Given text
The values match the expected data types and shapes. We will use that to generate our input and output schemas used later during the model upload process.

input_schema = pa.Schema.from_pandas(input_df).remove_metadata()
output_schema = pa.Schema.from_pandas(results_df).remove_metadata()
# save to json files

print(input_schema)
print(output_schema)
input_number: int64
id: int64
result: int64
id: int64

Upload Custom Model and Test Inference

With the sample Custom Model executing without errors, it is packaged and uploaded to Wallaroo for testing.

Packaging and Deployment

Custom Models are packaged as ZIP files via the following procedure as detailed in Packaging and Deployment.

  • Include the following structure:
    • Main Python script (entry point). In this example byop.py.

Raw data
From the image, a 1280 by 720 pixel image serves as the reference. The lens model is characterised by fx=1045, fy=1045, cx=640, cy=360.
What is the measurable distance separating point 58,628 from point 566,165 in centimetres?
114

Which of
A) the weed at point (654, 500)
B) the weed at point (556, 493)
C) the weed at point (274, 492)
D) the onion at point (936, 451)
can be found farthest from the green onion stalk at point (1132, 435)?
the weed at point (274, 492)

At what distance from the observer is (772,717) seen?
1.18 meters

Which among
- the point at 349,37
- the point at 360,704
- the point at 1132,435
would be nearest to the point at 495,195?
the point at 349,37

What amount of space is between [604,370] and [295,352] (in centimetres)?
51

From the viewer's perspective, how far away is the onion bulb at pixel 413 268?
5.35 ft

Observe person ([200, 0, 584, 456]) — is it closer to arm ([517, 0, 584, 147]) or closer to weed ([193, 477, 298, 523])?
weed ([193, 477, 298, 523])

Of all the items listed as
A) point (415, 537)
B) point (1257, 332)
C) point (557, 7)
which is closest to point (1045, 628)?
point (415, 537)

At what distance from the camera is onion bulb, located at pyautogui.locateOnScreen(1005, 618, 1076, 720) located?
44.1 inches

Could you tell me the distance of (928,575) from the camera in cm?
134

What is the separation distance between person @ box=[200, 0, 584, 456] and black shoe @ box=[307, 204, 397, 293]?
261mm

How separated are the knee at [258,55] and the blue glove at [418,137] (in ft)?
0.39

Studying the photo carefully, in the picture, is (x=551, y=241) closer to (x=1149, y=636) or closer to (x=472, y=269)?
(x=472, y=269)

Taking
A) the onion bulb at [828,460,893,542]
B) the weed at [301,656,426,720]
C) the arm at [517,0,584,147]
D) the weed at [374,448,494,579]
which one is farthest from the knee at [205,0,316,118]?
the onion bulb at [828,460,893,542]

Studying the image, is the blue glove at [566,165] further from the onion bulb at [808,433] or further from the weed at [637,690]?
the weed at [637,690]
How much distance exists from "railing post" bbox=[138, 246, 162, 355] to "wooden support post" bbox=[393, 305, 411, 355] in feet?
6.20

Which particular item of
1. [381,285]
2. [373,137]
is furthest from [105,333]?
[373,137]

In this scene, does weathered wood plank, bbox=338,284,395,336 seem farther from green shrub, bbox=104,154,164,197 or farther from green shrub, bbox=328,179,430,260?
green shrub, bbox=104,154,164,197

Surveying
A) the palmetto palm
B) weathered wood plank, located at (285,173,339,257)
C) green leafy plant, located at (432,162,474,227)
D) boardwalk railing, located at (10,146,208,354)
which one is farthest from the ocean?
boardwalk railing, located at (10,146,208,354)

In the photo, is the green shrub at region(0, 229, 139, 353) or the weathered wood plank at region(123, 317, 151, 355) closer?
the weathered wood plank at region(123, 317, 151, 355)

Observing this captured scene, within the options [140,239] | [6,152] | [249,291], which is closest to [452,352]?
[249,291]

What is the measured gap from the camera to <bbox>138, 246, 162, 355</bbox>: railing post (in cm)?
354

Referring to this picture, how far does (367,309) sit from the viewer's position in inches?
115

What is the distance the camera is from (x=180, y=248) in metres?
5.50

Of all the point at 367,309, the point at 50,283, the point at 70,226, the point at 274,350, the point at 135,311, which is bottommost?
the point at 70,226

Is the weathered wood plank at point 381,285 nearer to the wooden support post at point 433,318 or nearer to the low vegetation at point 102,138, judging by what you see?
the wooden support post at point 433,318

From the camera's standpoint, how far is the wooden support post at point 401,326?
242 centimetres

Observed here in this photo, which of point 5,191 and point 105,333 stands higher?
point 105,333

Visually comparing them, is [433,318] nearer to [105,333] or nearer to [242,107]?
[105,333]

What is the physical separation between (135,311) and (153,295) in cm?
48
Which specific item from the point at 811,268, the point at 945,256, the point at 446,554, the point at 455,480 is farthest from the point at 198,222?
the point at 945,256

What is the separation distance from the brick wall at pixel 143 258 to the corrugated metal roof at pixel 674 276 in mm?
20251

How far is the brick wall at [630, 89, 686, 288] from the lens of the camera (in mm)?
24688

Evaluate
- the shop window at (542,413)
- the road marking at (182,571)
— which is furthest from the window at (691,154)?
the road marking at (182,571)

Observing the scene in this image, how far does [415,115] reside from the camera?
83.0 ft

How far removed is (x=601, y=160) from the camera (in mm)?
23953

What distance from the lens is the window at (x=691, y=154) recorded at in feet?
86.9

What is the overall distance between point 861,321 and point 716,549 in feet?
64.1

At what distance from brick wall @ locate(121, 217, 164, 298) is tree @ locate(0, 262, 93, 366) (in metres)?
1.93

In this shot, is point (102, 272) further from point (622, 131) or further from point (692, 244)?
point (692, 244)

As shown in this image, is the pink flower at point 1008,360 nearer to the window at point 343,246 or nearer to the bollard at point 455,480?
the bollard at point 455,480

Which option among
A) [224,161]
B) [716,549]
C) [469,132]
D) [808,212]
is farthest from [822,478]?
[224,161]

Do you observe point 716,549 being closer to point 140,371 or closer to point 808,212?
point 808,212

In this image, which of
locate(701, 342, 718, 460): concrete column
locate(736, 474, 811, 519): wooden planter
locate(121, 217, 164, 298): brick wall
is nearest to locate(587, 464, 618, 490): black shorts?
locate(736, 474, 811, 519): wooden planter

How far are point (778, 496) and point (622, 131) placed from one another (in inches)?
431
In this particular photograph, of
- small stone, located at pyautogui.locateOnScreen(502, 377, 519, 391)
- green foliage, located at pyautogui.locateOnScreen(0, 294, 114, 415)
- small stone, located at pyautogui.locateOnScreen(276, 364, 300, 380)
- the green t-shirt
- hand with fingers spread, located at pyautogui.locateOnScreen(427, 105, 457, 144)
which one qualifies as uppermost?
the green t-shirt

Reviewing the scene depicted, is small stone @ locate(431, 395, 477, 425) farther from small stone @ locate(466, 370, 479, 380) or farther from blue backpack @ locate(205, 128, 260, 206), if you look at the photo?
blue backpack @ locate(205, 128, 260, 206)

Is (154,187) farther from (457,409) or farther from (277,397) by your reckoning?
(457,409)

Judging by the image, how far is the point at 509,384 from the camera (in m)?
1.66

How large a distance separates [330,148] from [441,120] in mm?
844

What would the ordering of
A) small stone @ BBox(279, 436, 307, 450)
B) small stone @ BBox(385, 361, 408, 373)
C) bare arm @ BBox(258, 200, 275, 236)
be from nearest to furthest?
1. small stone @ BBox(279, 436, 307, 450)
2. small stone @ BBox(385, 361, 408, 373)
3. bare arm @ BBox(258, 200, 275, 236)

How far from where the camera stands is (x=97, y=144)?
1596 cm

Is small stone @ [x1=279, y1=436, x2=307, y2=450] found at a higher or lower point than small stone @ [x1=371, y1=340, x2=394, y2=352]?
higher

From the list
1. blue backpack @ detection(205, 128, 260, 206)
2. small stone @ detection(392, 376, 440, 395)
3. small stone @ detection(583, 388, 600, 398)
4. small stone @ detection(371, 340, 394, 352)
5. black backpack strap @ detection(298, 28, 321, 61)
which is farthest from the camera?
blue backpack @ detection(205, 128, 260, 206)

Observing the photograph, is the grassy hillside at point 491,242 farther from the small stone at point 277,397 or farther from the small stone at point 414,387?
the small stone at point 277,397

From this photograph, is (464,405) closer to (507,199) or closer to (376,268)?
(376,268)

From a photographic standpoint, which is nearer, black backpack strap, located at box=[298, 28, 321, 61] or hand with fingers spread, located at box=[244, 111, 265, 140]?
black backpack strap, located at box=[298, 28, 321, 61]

List of tasks
**1)** According to the text on packaging a custom model for Wallaroo, what is the main Python script (entry point) called in this example?
**2)** Pick up the text on packaging a custom model for Wallaroo where it stops and carry it on.
The records have nothing to do with what follows.

Answers to the problems
**1)** byop.py

**2)**
    • requirements.txt: Only one allowed in the top level folder of the ZIP file that specifies Python libraries required for the Custom Model’s inference. For this example, the requirements.txt file is empty, but the file is required even if empty.
    • artifacts: Artifacts folder in the top level folder of the ZIP file is an optional folder. Any files in the artifacts folder are ignored by the Wallaroo Custom Model validation process (including other Python scripts, requirements.txt file, or other artifacts). The artifacts folder in the root level directory are for situations where the contents are not required for the inference process but may be needed for other Custom Model functions.
    • Any additional Helper scripts, modules, etc.

The following represents a sample Custom Model and the artifacts, and the zip command for packaging them.

byop
├── artifacts
│   ├── sample_file.txt
│   └── sample_file2.txt
├── byop.py
├── custom_packages
│   └── custom_script.py
└── requirements.txt

The zip command brings all of these together into a single ZIP file:

zip -r byop-sample.zip byop/*

Sample Script

The file upload.py contains the scripts below and is used for easier porting to a test environment.

Import Wallaroo Libraries

The following libraries are used for interacting with Wallaroo.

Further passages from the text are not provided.